**Supplied data**.
---

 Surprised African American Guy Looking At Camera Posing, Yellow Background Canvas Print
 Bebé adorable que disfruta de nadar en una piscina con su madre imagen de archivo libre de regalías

---

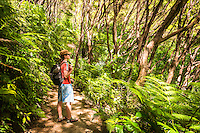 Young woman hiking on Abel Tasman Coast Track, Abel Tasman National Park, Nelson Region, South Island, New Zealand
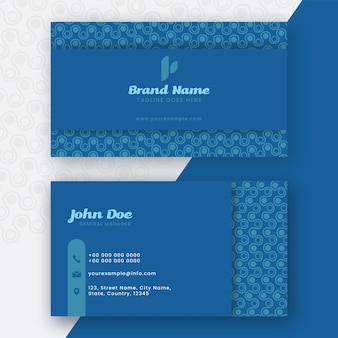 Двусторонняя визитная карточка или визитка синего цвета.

---

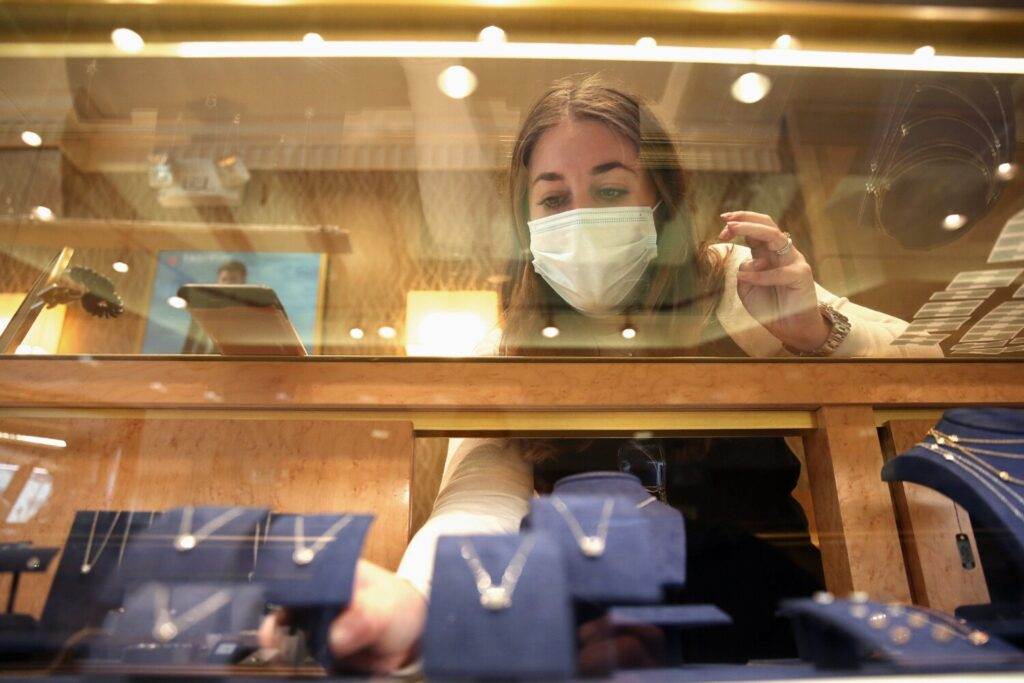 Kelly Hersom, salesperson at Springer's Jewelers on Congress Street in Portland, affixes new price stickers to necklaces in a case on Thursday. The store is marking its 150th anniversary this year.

---

**Work task**.
Above is a listing; print exactly its lines from the one with "Surprised African American" through the one with "Bebé adorable que", and no other lines.

**Completed exercise**.
 Surprised African American Guy Looking At Camera Posing, Yellow Background Canvas Print
 Bebé adorable que disfruta de nadar en una piscina con su madre imagen de archivo libre de regalías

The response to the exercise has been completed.